O responsável pela proeza é Alexandre Elbling, que no final da década de 1980 criou a empresa Garrafeira D’Almada, inicialmente dedicada em exclusivo à venda de vinho a retalho, sobretudo para restaurantes. Em 1996, abria a loja de venda ao público, na Avenida Prof. Egas Moniz, situada na zona central da cidade que dá o nome à garrafeira.
Desde então, a loja angariou um conjunto de centenas de clientes fiéis, devido à política posta em prática pelo proprietário: praticar preços inferiores aos dos estabelecimentos semelhantes, estar atento às novidades que vão surgindo no mercado e dar uma atenção especial a cada cliente – o que implica, por exemplo, conhecer os seus gostos e preferências, ou empenhar-se em satisfazer todos os pedidos, por mais difícil que seja encontrar um determinado vinho.

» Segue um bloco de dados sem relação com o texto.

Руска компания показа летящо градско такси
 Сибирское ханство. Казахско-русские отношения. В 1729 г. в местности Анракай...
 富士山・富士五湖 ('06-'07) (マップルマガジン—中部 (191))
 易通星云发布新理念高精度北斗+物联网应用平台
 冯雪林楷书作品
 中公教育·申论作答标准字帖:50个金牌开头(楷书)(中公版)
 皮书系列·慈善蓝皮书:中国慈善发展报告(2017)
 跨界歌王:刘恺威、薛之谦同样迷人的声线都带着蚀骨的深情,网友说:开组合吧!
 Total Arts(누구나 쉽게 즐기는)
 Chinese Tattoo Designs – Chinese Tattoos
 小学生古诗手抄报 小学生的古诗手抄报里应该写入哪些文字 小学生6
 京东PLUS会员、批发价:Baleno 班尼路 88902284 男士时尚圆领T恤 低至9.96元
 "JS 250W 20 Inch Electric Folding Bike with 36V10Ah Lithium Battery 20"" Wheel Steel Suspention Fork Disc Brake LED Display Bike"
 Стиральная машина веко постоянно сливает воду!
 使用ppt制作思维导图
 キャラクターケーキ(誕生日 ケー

Graças a esta política, há muito que a Garrafeira D’Almada expandiu o seu universo de clientes para além da Margem Sul do Tejo. “Temos clientes de Cascais, do Estoril, de Lisboa… Alguns vêm cá há anos”, afirma Alexandre Elbling. Há ainda muitos clientes que já nem precisam de deslocar-se à garrafeira, uma vez que recebem regulamente por e-mail informações sobre as novidades disponíveis. Estas informações são enviadas para uma lista com centenas de contactos de clientes, parte dos quais opta por fazer as suas compras também através do correio electrónico.
Topos de gama mais procurados
Embora pequena, a Garrafeira D’Almada, com as suas quatro paredes literalmente forradas de garrafas, aloja “entre 800 e 900 referências, só de vinhos”. A estas juntam-se mais umas largas dezenas de marcas de outras bebidas, com destaque para uma notável selecção de uísques de malte, composta por cerca de 50 referências, algumas das quais raras no mercado português – o que justifica que esta seja outra área em que o estabelecimento tem clientes fiéis. Na loja, há ainda espaço para uma prateleira dedicada aos produtos gourmet, como azeites, ovas de sardinha, doce de figo ou flor de sal.
Dos vinhos, “o que se vende melhor são os ‘mitos’”, diz Alexandre Elbling, referindo-se ao Pêra-Manca, ao Barca Velha e ao Redoma Reserva. Também os outros topos de gama registam boas vendas, porque “quem se habitua a uma certa qualidade depois não quer vinhos com menos qualidade”. A garrafeira também dispõe de uma grande selecção de vinhos de gama média, mas as vendas são menores. A este propósito, e tendo em conta a crise económica que Portugal e a generalidade dos países do mundo atravessam, o proprietário resume o que se passou nos meses mais recentes:
“Os clientes não deixam de comprar vinhos de gama alta, mas compram em menores quantidades”.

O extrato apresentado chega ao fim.